Actual buildings (above) whose CAD model (below)
is highly compressible,

Compression-Aware Algorithms Project

This project is based in the Department of Computer Science at the University of Virginia, and is supported by the National Science Foundation under grant III-1117684,

The people involved in this research are professors Gabriel Robins (PI) and abhi Shelat (co-PI), and graduate students Nathan Brunelle, Michael Skalak, and Robbie Hott.

Motivation and Overview

A data avalanche is sweeping and permeating all sectors of society, including industry, government, and academia. Achieving the full transformative potential of this deluge of data requires addressing new and open questions, especially with respect to the scalability of data creation, storage, and processing. In particular, while much data is stored in compressed format, very few classic data processing algorithms are able to process compressed data. Thus the rate of growth of common datasets is far outpacing algorithmic capability.

To address this growing disconnect, this project is developing a general framework for compression-aware algorithms that operate directly on compressed massive datasets. Each algorithm's speed and memory space performance can dramatically improve with the input's compressibility (i.e., descriptive complexity), rather than depend solely on the input size. This improvement derives from leveraging highly repetitive or parametrically specified input structures, leading to much smaller inputs (and outputs), and enabling algorithms to manipulate very large composite objects while interacting only with their succinct descriptions. We are devising compression-aware algorithms in several classical domains, including for geometric, graph-based, and numerical applications such as sorting and searching.

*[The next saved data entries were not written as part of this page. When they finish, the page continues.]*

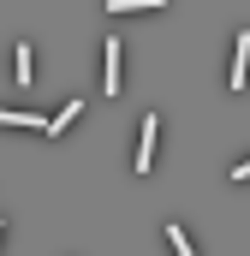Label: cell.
<instances>
[{
	"label": "cell",
	"instance_id": "cell-1",
	"mask_svg": "<svg viewBox=\"0 0 250 256\" xmlns=\"http://www.w3.org/2000/svg\"><path fill=\"white\" fill-rule=\"evenodd\" d=\"M226 84H232V90L250 84V30H238V42H232V72H226Z\"/></svg>",
	"mask_w": 250,
	"mask_h": 256
},
{
	"label": "cell",
	"instance_id": "cell-2",
	"mask_svg": "<svg viewBox=\"0 0 250 256\" xmlns=\"http://www.w3.org/2000/svg\"><path fill=\"white\" fill-rule=\"evenodd\" d=\"M155 131H161V120L149 114V120H143V131H137V161H131L137 173H149V167H155Z\"/></svg>",
	"mask_w": 250,
	"mask_h": 256
},
{
	"label": "cell",
	"instance_id": "cell-3",
	"mask_svg": "<svg viewBox=\"0 0 250 256\" xmlns=\"http://www.w3.org/2000/svg\"><path fill=\"white\" fill-rule=\"evenodd\" d=\"M120 42H108V72H102V90H108V96H120Z\"/></svg>",
	"mask_w": 250,
	"mask_h": 256
},
{
	"label": "cell",
	"instance_id": "cell-4",
	"mask_svg": "<svg viewBox=\"0 0 250 256\" xmlns=\"http://www.w3.org/2000/svg\"><path fill=\"white\" fill-rule=\"evenodd\" d=\"M167 0H108V12L114 18H125V12H161Z\"/></svg>",
	"mask_w": 250,
	"mask_h": 256
},
{
	"label": "cell",
	"instance_id": "cell-5",
	"mask_svg": "<svg viewBox=\"0 0 250 256\" xmlns=\"http://www.w3.org/2000/svg\"><path fill=\"white\" fill-rule=\"evenodd\" d=\"M78 114H84V102H66V108H60V114H54V120H48L42 131H48V137H60V131L72 126V120H78Z\"/></svg>",
	"mask_w": 250,
	"mask_h": 256
},
{
	"label": "cell",
	"instance_id": "cell-6",
	"mask_svg": "<svg viewBox=\"0 0 250 256\" xmlns=\"http://www.w3.org/2000/svg\"><path fill=\"white\" fill-rule=\"evenodd\" d=\"M0 126H48V120H36V114H18V108H0Z\"/></svg>",
	"mask_w": 250,
	"mask_h": 256
},
{
	"label": "cell",
	"instance_id": "cell-7",
	"mask_svg": "<svg viewBox=\"0 0 250 256\" xmlns=\"http://www.w3.org/2000/svg\"><path fill=\"white\" fill-rule=\"evenodd\" d=\"M30 72H36V66H30V42H18V84H24V90H30Z\"/></svg>",
	"mask_w": 250,
	"mask_h": 256
},
{
	"label": "cell",
	"instance_id": "cell-8",
	"mask_svg": "<svg viewBox=\"0 0 250 256\" xmlns=\"http://www.w3.org/2000/svg\"><path fill=\"white\" fill-rule=\"evenodd\" d=\"M232 179H250V161H238V167H232Z\"/></svg>",
	"mask_w": 250,
	"mask_h": 256
}]
</instances>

This project also investigates algorithmically-aware compression schemes specifically designed to allow efficient computations directly on the compressed data. We are also devising new compression-aware data structures that can efficiently handle and store compressed inputs, while still allowing standard queries and access to that data. Our algorithmic contributions will be validated with experiments on both real and synthetic massive data sets. This principled compression-aware algorithms methodology has wide applicability across numerous diverse areas, including networks, bioinformatics, databases, computer graphics, artificial intelligence, geographic information systems, integrated circuit design, and computer-aided engineering.

The intellectual merit of this proposal stems from its broad conceptualization of new families of compression-aware algorithms that will operate directly on massive compressed datasets, coupled with a focus on new applications and practical considerations. This project will design more sophisticated and efficient algorithms, and will enable the processing and mining of very large datasets in numerous areas across academia, industry and government. This project is also training students, conducting outreach, and helping to produce key curricula components in the area of data mining, compression-aware algorithms, optimization, and approximation, and operations research.

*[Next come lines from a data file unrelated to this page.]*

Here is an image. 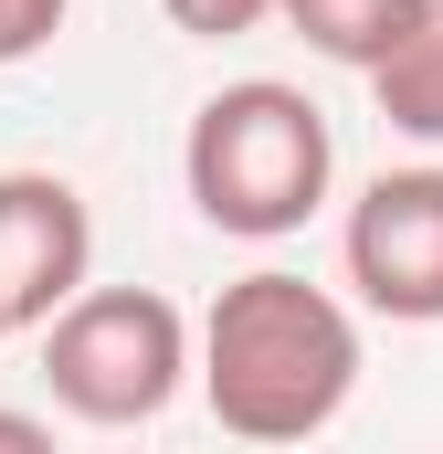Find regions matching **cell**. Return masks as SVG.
<instances>
[{
  "label": "cell",
  "mask_w": 443,
  "mask_h": 454,
  "mask_svg": "<svg viewBox=\"0 0 443 454\" xmlns=\"http://www.w3.org/2000/svg\"><path fill=\"white\" fill-rule=\"evenodd\" d=\"M359 391V317L328 286L264 264L201 317V402L232 444H307Z\"/></svg>",
  "instance_id": "cell-1"
},
{
  "label": "cell",
  "mask_w": 443,
  "mask_h": 454,
  "mask_svg": "<svg viewBox=\"0 0 443 454\" xmlns=\"http://www.w3.org/2000/svg\"><path fill=\"white\" fill-rule=\"evenodd\" d=\"M180 180H190V212L212 232L275 243V232H307V212L328 201L338 137L317 116V96H296L275 74H243V85L201 96L190 137H180Z\"/></svg>",
  "instance_id": "cell-2"
},
{
  "label": "cell",
  "mask_w": 443,
  "mask_h": 454,
  "mask_svg": "<svg viewBox=\"0 0 443 454\" xmlns=\"http://www.w3.org/2000/svg\"><path fill=\"white\" fill-rule=\"evenodd\" d=\"M190 370V317L159 286H85L43 328V380L74 423H159Z\"/></svg>",
  "instance_id": "cell-3"
},
{
  "label": "cell",
  "mask_w": 443,
  "mask_h": 454,
  "mask_svg": "<svg viewBox=\"0 0 443 454\" xmlns=\"http://www.w3.org/2000/svg\"><path fill=\"white\" fill-rule=\"evenodd\" d=\"M348 286L391 328H443V169H380L348 201Z\"/></svg>",
  "instance_id": "cell-4"
},
{
  "label": "cell",
  "mask_w": 443,
  "mask_h": 454,
  "mask_svg": "<svg viewBox=\"0 0 443 454\" xmlns=\"http://www.w3.org/2000/svg\"><path fill=\"white\" fill-rule=\"evenodd\" d=\"M96 286V212L53 169H0V307L11 328H53Z\"/></svg>",
  "instance_id": "cell-5"
},
{
  "label": "cell",
  "mask_w": 443,
  "mask_h": 454,
  "mask_svg": "<svg viewBox=\"0 0 443 454\" xmlns=\"http://www.w3.org/2000/svg\"><path fill=\"white\" fill-rule=\"evenodd\" d=\"M423 11H433V0H275V21H285L296 43H317L328 64H359V74H380V64L423 32Z\"/></svg>",
  "instance_id": "cell-6"
},
{
  "label": "cell",
  "mask_w": 443,
  "mask_h": 454,
  "mask_svg": "<svg viewBox=\"0 0 443 454\" xmlns=\"http://www.w3.org/2000/svg\"><path fill=\"white\" fill-rule=\"evenodd\" d=\"M190 43H232V32H253V21H275V0H159Z\"/></svg>",
  "instance_id": "cell-7"
},
{
  "label": "cell",
  "mask_w": 443,
  "mask_h": 454,
  "mask_svg": "<svg viewBox=\"0 0 443 454\" xmlns=\"http://www.w3.org/2000/svg\"><path fill=\"white\" fill-rule=\"evenodd\" d=\"M64 11H74V0H0V64H32V53L64 32Z\"/></svg>",
  "instance_id": "cell-8"
},
{
  "label": "cell",
  "mask_w": 443,
  "mask_h": 454,
  "mask_svg": "<svg viewBox=\"0 0 443 454\" xmlns=\"http://www.w3.org/2000/svg\"><path fill=\"white\" fill-rule=\"evenodd\" d=\"M0 454H53V434H43L32 412H11V402H0Z\"/></svg>",
  "instance_id": "cell-9"
},
{
  "label": "cell",
  "mask_w": 443,
  "mask_h": 454,
  "mask_svg": "<svg viewBox=\"0 0 443 454\" xmlns=\"http://www.w3.org/2000/svg\"><path fill=\"white\" fill-rule=\"evenodd\" d=\"M0 339H11V307H0Z\"/></svg>",
  "instance_id": "cell-10"
},
{
  "label": "cell",
  "mask_w": 443,
  "mask_h": 454,
  "mask_svg": "<svg viewBox=\"0 0 443 454\" xmlns=\"http://www.w3.org/2000/svg\"><path fill=\"white\" fill-rule=\"evenodd\" d=\"M433 21H443V0H433Z\"/></svg>",
  "instance_id": "cell-11"
}]
</instances>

The broader impact of the proposed research lies in increasing the efficacy and utility of future compression-aware algorithms and approximation schemes across a wide spectrum of fields, with clear benefits to science, society, and the economy. Data mining and computational sciences have attracted much attention in recent years, but runaway data volumes have swamped existing algorithms and stifled progress. The formulations, algorithms, codes, and theories being developed by this project will help usher in future efficient and practical algorithms and heuristics, and fundamentally change the way in which organizations generate, collect, process, utilize, and mine large datasets.

Preliminary Results

We obtained a series of interesting results on compression-aware algorithmic variants of classical problems in sorting and searching, including order-statistics (i.e., "selection" or finding the kth largest element). Our new compression-aware algorithms are able to sort and search lists compressed using either the standard Lempel-Ziv-77 compression scheme, unions of arithmetic progressions, or using context-free grammar -based compressions. In all cases our new algorithms have substantially faster run times than their classical counterparts.

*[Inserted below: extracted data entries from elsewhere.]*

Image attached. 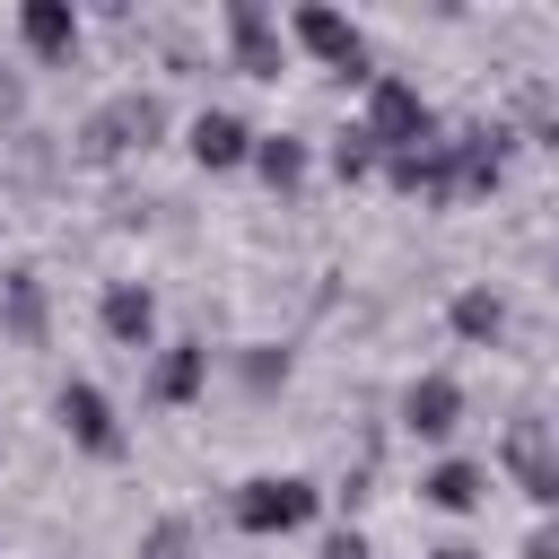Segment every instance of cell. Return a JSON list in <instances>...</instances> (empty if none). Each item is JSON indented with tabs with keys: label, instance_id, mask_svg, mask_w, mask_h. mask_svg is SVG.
Segmentation results:
<instances>
[{
	"label": "cell",
	"instance_id": "cb8c5ba5",
	"mask_svg": "<svg viewBox=\"0 0 559 559\" xmlns=\"http://www.w3.org/2000/svg\"><path fill=\"white\" fill-rule=\"evenodd\" d=\"M550 437H559V419H550Z\"/></svg>",
	"mask_w": 559,
	"mask_h": 559
},
{
	"label": "cell",
	"instance_id": "e0dca14e",
	"mask_svg": "<svg viewBox=\"0 0 559 559\" xmlns=\"http://www.w3.org/2000/svg\"><path fill=\"white\" fill-rule=\"evenodd\" d=\"M376 166H384V157H376V140H367V131H358V122H349V131H341V140H332V175H341V183H367V175H376Z\"/></svg>",
	"mask_w": 559,
	"mask_h": 559
},
{
	"label": "cell",
	"instance_id": "277c9868",
	"mask_svg": "<svg viewBox=\"0 0 559 559\" xmlns=\"http://www.w3.org/2000/svg\"><path fill=\"white\" fill-rule=\"evenodd\" d=\"M297 52H314L323 70H341L349 87H367L376 79V61H367V26L358 17H341V9H323V0H306V9H288V26H280Z\"/></svg>",
	"mask_w": 559,
	"mask_h": 559
},
{
	"label": "cell",
	"instance_id": "8992f818",
	"mask_svg": "<svg viewBox=\"0 0 559 559\" xmlns=\"http://www.w3.org/2000/svg\"><path fill=\"white\" fill-rule=\"evenodd\" d=\"M218 35H227V61H236L245 79H280V70H288V35H280V17H271L262 0H227V9H218Z\"/></svg>",
	"mask_w": 559,
	"mask_h": 559
},
{
	"label": "cell",
	"instance_id": "9c48e42d",
	"mask_svg": "<svg viewBox=\"0 0 559 559\" xmlns=\"http://www.w3.org/2000/svg\"><path fill=\"white\" fill-rule=\"evenodd\" d=\"M253 122L236 114V105H201L192 122H183V148H192V166L201 175H236V166H253Z\"/></svg>",
	"mask_w": 559,
	"mask_h": 559
},
{
	"label": "cell",
	"instance_id": "8fae6325",
	"mask_svg": "<svg viewBox=\"0 0 559 559\" xmlns=\"http://www.w3.org/2000/svg\"><path fill=\"white\" fill-rule=\"evenodd\" d=\"M201 393H210V341H157L148 349V402L192 411Z\"/></svg>",
	"mask_w": 559,
	"mask_h": 559
},
{
	"label": "cell",
	"instance_id": "ffe728a7",
	"mask_svg": "<svg viewBox=\"0 0 559 559\" xmlns=\"http://www.w3.org/2000/svg\"><path fill=\"white\" fill-rule=\"evenodd\" d=\"M524 559H559V524H533V542H524Z\"/></svg>",
	"mask_w": 559,
	"mask_h": 559
},
{
	"label": "cell",
	"instance_id": "2e32d148",
	"mask_svg": "<svg viewBox=\"0 0 559 559\" xmlns=\"http://www.w3.org/2000/svg\"><path fill=\"white\" fill-rule=\"evenodd\" d=\"M445 323H454V341H498V332H507V297H498L489 280H463L454 306H445Z\"/></svg>",
	"mask_w": 559,
	"mask_h": 559
},
{
	"label": "cell",
	"instance_id": "603a6c76",
	"mask_svg": "<svg viewBox=\"0 0 559 559\" xmlns=\"http://www.w3.org/2000/svg\"><path fill=\"white\" fill-rule=\"evenodd\" d=\"M550 288H559V253H550Z\"/></svg>",
	"mask_w": 559,
	"mask_h": 559
},
{
	"label": "cell",
	"instance_id": "7a4b0ae2",
	"mask_svg": "<svg viewBox=\"0 0 559 559\" xmlns=\"http://www.w3.org/2000/svg\"><path fill=\"white\" fill-rule=\"evenodd\" d=\"M358 131L376 140V157H402V148L437 140V105L419 96V79L376 70V79H367V96H358Z\"/></svg>",
	"mask_w": 559,
	"mask_h": 559
},
{
	"label": "cell",
	"instance_id": "5bb4252c",
	"mask_svg": "<svg viewBox=\"0 0 559 559\" xmlns=\"http://www.w3.org/2000/svg\"><path fill=\"white\" fill-rule=\"evenodd\" d=\"M44 323H52V306H44V280L17 262V271H0V332L17 341V349H35L44 341Z\"/></svg>",
	"mask_w": 559,
	"mask_h": 559
},
{
	"label": "cell",
	"instance_id": "5b68a950",
	"mask_svg": "<svg viewBox=\"0 0 559 559\" xmlns=\"http://www.w3.org/2000/svg\"><path fill=\"white\" fill-rule=\"evenodd\" d=\"M498 463H507V480L524 489V507L550 524V515H559V437H550V419H515V428L498 437Z\"/></svg>",
	"mask_w": 559,
	"mask_h": 559
},
{
	"label": "cell",
	"instance_id": "9a60e30c",
	"mask_svg": "<svg viewBox=\"0 0 559 559\" xmlns=\"http://www.w3.org/2000/svg\"><path fill=\"white\" fill-rule=\"evenodd\" d=\"M253 175H262L271 192H297V183L314 175V148H306L297 131H262V140H253Z\"/></svg>",
	"mask_w": 559,
	"mask_h": 559
},
{
	"label": "cell",
	"instance_id": "7c38bea8",
	"mask_svg": "<svg viewBox=\"0 0 559 559\" xmlns=\"http://www.w3.org/2000/svg\"><path fill=\"white\" fill-rule=\"evenodd\" d=\"M79 35H87V17H79L70 0H17V44H26V61L61 70V61L79 52Z\"/></svg>",
	"mask_w": 559,
	"mask_h": 559
},
{
	"label": "cell",
	"instance_id": "52a82bcc",
	"mask_svg": "<svg viewBox=\"0 0 559 559\" xmlns=\"http://www.w3.org/2000/svg\"><path fill=\"white\" fill-rule=\"evenodd\" d=\"M157 140H166V96H114L79 131L87 157H122V148H157Z\"/></svg>",
	"mask_w": 559,
	"mask_h": 559
},
{
	"label": "cell",
	"instance_id": "44dd1931",
	"mask_svg": "<svg viewBox=\"0 0 559 559\" xmlns=\"http://www.w3.org/2000/svg\"><path fill=\"white\" fill-rule=\"evenodd\" d=\"M323 559H376V550H367L358 533H332V542H323Z\"/></svg>",
	"mask_w": 559,
	"mask_h": 559
},
{
	"label": "cell",
	"instance_id": "ac0fdd59",
	"mask_svg": "<svg viewBox=\"0 0 559 559\" xmlns=\"http://www.w3.org/2000/svg\"><path fill=\"white\" fill-rule=\"evenodd\" d=\"M140 559H201V533H192L183 515H166V524L140 533Z\"/></svg>",
	"mask_w": 559,
	"mask_h": 559
},
{
	"label": "cell",
	"instance_id": "6da1fadb",
	"mask_svg": "<svg viewBox=\"0 0 559 559\" xmlns=\"http://www.w3.org/2000/svg\"><path fill=\"white\" fill-rule=\"evenodd\" d=\"M227 515H236V533L280 542V533H306V524L323 515V489H314L306 472H253V480H236Z\"/></svg>",
	"mask_w": 559,
	"mask_h": 559
},
{
	"label": "cell",
	"instance_id": "3957f363",
	"mask_svg": "<svg viewBox=\"0 0 559 559\" xmlns=\"http://www.w3.org/2000/svg\"><path fill=\"white\" fill-rule=\"evenodd\" d=\"M52 419H61L70 454H87V463H122V454H131V428H122L114 393H105V384H87V376H70V384L52 393Z\"/></svg>",
	"mask_w": 559,
	"mask_h": 559
},
{
	"label": "cell",
	"instance_id": "4fadbf2b",
	"mask_svg": "<svg viewBox=\"0 0 559 559\" xmlns=\"http://www.w3.org/2000/svg\"><path fill=\"white\" fill-rule=\"evenodd\" d=\"M419 507H437V515H480V507H489V463H472V454L428 463V472H419Z\"/></svg>",
	"mask_w": 559,
	"mask_h": 559
},
{
	"label": "cell",
	"instance_id": "30bf717a",
	"mask_svg": "<svg viewBox=\"0 0 559 559\" xmlns=\"http://www.w3.org/2000/svg\"><path fill=\"white\" fill-rule=\"evenodd\" d=\"M96 323H105V341L114 349H157V288L148 280H105V297H96Z\"/></svg>",
	"mask_w": 559,
	"mask_h": 559
},
{
	"label": "cell",
	"instance_id": "7402d4cb",
	"mask_svg": "<svg viewBox=\"0 0 559 559\" xmlns=\"http://www.w3.org/2000/svg\"><path fill=\"white\" fill-rule=\"evenodd\" d=\"M428 559H480V550H472V542H437Z\"/></svg>",
	"mask_w": 559,
	"mask_h": 559
},
{
	"label": "cell",
	"instance_id": "ba28073f",
	"mask_svg": "<svg viewBox=\"0 0 559 559\" xmlns=\"http://www.w3.org/2000/svg\"><path fill=\"white\" fill-rule=\"evenodd\" d=\"M393 419H402V437H419V445H445V437L463 428V384H454L445 367H428V376H411V384L393 393Z\"/></svg>",
	"mask_w": 559,
	"mask_h": 559
},
{
	"label": "cell",
	"instance_id": "d6986e66",
	"mask_svg": "<svg viewBox=\"0 0 559 559\" xmlns=\"http://www.w3.org/2000/svg\"><path fill=\"white\" fill-rule=\"evenodd\" d=\"M236 376H245V393H271V384H288V349H271V341H253V349L236 358Z\"/></svg>",
	"mask_w": 559,
	"mask_h": 559
}]
</instances>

Some of our findings thus far are summarized in the following draft:

  • Brunelle, N., Robins, G., and Shelat, a., Sorting a Compressed List, June, 2012

    These preliminary results are very encouraging, and demonstrate that this general research area of compression-aware algorithms is ripe with new and useful results that await discovery. We are currently developing additonal compression-aware algorithms for other problem areas, and implementing and benchmarking our new algorithms. We will soon make our results, implementations, and benchmarks available to the larger research community.